_PROVIDED RECORDS_
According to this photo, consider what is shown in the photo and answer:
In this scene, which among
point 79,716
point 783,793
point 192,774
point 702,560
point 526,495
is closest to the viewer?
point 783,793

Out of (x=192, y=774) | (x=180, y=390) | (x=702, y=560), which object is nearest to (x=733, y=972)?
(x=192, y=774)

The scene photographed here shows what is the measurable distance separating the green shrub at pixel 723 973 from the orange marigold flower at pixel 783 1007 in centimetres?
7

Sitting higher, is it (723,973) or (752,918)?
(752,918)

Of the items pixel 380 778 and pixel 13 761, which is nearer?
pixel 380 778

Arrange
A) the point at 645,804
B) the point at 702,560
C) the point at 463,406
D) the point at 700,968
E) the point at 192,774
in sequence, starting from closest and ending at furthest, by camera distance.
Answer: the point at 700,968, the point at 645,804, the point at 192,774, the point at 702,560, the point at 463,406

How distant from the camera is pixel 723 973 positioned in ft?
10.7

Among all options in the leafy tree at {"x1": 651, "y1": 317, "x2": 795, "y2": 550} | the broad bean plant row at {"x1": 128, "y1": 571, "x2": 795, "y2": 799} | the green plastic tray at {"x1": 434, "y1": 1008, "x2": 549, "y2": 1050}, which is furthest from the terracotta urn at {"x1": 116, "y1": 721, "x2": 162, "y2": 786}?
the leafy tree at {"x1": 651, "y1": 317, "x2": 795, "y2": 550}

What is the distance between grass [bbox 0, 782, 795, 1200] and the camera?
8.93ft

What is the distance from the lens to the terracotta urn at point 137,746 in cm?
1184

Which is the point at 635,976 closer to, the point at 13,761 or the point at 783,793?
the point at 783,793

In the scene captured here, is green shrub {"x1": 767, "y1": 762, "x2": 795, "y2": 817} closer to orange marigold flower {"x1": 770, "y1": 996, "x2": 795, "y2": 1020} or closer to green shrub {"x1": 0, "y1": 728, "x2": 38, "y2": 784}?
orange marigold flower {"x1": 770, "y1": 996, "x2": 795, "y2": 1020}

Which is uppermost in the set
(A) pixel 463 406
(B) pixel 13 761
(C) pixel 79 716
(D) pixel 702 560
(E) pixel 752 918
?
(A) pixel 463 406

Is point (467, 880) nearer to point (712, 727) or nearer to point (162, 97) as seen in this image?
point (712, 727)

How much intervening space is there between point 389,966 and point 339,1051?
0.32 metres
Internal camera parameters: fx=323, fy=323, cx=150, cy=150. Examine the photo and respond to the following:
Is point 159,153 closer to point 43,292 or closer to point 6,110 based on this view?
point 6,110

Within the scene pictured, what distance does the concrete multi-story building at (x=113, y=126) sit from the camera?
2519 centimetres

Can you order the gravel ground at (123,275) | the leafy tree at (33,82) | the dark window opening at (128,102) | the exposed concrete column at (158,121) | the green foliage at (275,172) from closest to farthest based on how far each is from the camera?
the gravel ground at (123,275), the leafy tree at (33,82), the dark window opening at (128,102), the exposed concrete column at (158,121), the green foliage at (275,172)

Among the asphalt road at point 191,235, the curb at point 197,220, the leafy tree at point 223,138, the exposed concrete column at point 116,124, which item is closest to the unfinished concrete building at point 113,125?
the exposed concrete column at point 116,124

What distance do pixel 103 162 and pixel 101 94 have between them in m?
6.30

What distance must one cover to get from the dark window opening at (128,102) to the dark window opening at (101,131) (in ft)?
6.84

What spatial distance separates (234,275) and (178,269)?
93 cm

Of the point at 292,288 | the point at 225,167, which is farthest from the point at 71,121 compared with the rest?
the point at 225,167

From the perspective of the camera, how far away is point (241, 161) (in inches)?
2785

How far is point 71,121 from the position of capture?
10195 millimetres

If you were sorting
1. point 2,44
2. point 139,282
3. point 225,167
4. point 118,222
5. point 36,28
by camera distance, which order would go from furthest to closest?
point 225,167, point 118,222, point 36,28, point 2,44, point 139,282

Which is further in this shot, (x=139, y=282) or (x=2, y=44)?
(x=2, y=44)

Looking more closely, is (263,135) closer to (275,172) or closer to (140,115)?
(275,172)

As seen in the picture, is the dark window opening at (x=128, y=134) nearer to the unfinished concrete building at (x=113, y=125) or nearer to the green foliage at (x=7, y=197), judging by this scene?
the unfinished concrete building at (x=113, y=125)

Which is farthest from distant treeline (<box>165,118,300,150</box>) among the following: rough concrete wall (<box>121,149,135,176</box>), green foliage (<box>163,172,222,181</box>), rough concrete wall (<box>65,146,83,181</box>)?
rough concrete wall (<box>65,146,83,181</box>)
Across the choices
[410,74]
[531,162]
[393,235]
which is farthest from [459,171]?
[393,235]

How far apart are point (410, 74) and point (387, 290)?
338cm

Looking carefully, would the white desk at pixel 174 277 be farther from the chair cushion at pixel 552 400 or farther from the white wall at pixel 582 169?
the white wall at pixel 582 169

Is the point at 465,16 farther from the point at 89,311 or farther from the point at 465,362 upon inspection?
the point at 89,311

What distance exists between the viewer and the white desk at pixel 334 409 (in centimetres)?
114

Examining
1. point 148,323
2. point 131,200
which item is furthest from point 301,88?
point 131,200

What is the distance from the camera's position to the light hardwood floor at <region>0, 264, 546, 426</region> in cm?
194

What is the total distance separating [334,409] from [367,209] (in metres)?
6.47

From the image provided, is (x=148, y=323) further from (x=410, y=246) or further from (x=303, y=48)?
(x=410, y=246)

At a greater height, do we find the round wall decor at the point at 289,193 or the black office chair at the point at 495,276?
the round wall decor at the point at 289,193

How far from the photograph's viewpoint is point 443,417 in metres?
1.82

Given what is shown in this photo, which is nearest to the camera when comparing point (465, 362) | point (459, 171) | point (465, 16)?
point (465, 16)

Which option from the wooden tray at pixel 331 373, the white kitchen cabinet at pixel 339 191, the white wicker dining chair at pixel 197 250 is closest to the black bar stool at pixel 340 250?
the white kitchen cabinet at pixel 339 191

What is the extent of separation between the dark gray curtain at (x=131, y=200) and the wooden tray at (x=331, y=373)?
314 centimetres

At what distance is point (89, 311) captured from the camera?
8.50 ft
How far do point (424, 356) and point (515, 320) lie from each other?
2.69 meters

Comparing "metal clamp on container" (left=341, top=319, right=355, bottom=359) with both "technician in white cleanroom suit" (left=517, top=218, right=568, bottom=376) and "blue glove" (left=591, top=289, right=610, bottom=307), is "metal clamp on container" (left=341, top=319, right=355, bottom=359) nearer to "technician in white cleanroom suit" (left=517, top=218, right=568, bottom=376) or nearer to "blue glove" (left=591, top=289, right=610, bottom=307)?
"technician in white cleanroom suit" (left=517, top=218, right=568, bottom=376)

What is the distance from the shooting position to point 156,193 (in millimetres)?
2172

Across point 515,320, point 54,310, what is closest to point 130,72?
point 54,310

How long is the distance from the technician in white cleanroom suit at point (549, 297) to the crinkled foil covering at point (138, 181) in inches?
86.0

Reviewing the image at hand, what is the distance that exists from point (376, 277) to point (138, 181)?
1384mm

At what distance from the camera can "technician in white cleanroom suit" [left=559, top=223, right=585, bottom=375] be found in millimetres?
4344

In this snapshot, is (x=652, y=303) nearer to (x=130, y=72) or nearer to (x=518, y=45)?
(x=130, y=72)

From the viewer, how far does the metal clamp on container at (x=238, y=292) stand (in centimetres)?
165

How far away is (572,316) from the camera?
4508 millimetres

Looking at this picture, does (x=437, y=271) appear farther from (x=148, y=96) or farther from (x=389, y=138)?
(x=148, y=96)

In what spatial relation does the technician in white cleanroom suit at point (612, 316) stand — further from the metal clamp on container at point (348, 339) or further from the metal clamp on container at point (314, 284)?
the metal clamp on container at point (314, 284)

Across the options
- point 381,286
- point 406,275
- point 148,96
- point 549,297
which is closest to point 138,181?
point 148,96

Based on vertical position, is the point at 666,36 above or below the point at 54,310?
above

_WHAT IS EXPECTED_
Reproduce the listing above word for word, from the line containing "Which is uppermost in the set" down to the line containing "0.32 metres", with both of those lines included.

_RIGHT ANSWER_
Which is uppermost in the set
(A) pixel 463 406
(B) pixel 13 761
(C) pixel 79 716
(D) pixel 702 560
(E) pixel 752 918
?
(A) pixel 463 406

Is point (467, 880) nearer to point (712, 727) or nearer to point (162, 97) as seen in this image?
point (712, 727)

How much intervening space is there between point 389,966 and point 339,1051?
0.32 metres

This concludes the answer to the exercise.